(PASSAGE FOR REVIEW Opens)

Member of the Florida Senate
- In office November 8, 2016 – November 4, 2024
- Preceded by: Redistricted
- Succeeded by: Mack Bernard
- Constituency: 30th district (2016–2022) 24th district (2022–2024)

Member of the Florida House of Representatives from the 88th district
- In office November 6, 2012 – November 8, 2016
- Preceded by: Redistricted
- Succeeded by: Al Jacquet

Personal details
- Born: September 7, 1981 (age 44) Riviera Beach, Florida, U.S.
- Party: Democratic
- Education: Florida A&M University (BS) Florida State University (MUP)

= Bobby Powell (politician) =

American politician (born 1981)

Bobby Powell (born September 7, 1981) is a Democratic politician who is a member of the Palm Beach County Commission. He previously served as a member of the Florida Senate representing West Palm Beach and surrounding areas in northeastern Palm Beach County, from 2016 to 2024. He previously served two terms in the Florida House of Representatives, representing the parts of the West Palm Beach area from 2012 to 2016.

==History==
Powell was born in Riviera Beach, and attended Florida A&M University, where he received his degree in public relations. He then attended Florida State University, receiving his Master of Science in planning. Powell then took a job working as the city planner of West Palm Beach in 2007, and then began as a legislative aide for State Representative Mack Bernard in 2009.

==Florida House of Representatives==
In 2012, Bernard declined to seek re-election so he could instead run for a seat in the Florida Senate, and the legislative districts in the state were redrawn, so Powell opted to run in the newly created 88th District. He faced Evelyn Garcia, Nikasha Wells, and Charles Bantel in the Democratic primary, and he earned the endorsement of The Palm Beach Post, which praised him for his "good record of community service" and for his familiarity with the district. Powell ended up defeating his opponents by a wide margin, winning 51% of the vote to Garcia's 24%, Wells's 17%, and Bantel's 8%, and advanced to the general election, where he was elected unopposed.

Entering the 2013 legislative session, Powell announced that his top three legislative priorities were allowing local governments to prohibit concealed weapons at certain events, postponing the expiration date of state-funded "health flex plans" for five years, and making it more difficult for prosecutors to try children as adults for criminal offenses. When the Republican-controlled legislature did not act on a bill authored by State Senator Dwight Bullard and State Representative Cynthia Stafford that would have raised the state's minimum wage to $10.10 an hour, Powell joined several of his colleagues in support of raising the minimum wage by living on it for a week.

(PASSAGE FOR REVIEW Closes)
(STORED DATA Opens)

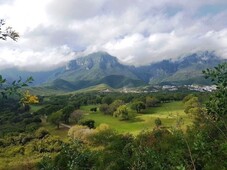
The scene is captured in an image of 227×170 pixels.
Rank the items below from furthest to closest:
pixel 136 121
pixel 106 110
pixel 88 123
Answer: pixel 106 110 → pixel 136 121 → pixel 88 123

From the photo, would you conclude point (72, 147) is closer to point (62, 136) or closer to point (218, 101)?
point (218, 101)

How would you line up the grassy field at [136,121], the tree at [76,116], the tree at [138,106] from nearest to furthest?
1. the grassy field at [136,121]
2. the tree at [76,116]
3. the tree at [138,106]

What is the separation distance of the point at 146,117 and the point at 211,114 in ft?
416

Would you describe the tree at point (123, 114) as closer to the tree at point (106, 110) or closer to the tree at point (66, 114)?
the tree at point (106, 110)

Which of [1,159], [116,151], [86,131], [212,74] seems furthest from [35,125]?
[212,74]

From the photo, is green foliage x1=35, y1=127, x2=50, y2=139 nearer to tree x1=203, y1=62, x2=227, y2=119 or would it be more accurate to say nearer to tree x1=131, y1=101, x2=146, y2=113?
tree x1=131, y1=101, x2=146, y2=113

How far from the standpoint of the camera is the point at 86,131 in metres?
106

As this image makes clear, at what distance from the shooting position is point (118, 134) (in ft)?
291

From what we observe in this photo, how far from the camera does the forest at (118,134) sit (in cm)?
980

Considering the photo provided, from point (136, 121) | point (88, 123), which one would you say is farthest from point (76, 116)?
point (136, 121)

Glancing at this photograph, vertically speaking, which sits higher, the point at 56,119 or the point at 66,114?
the point at 66,114

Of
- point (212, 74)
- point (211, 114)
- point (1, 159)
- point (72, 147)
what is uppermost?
point (212, 74)

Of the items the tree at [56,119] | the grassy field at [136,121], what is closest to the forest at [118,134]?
the grassy field at [136,121]

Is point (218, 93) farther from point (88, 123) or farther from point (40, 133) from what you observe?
point (88, 123)
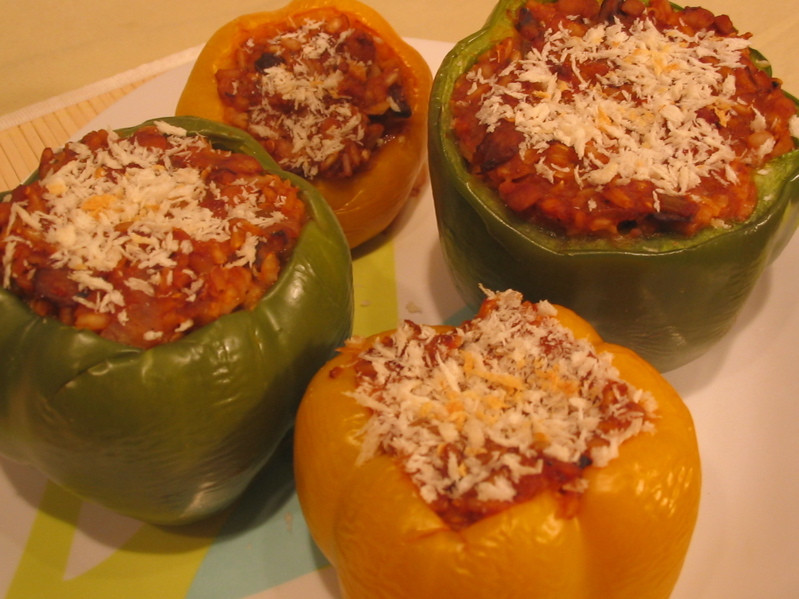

(STORED DATA Closes)

* _EXERCISE SET_:
a - In the Bobby Powell profile, take the part that opens with the words containing "Member of the Florida House" and closes with "Beach, Florida, U.S.". Write it out again, switching "Riviera Beach" to "Palm Beach".
b - Name every opponent Powell faced in the 2012 Democratic primary, according to the Bobby Powell profile.

* _OUTPUTS BY TASK_:
a -
Member of the Florida House of Representatives from the 88th district
- In office November 6, 2012 – November 8, 2016
- Preceded by: Redistricted
- Succeeded by: Al Jacquet

Personal details
- Born: September 7, 1981 (age 44) Palm Beach, Florida, U.S.

b - Evelyn Garcia, Nikasha Wells, Charles Bantel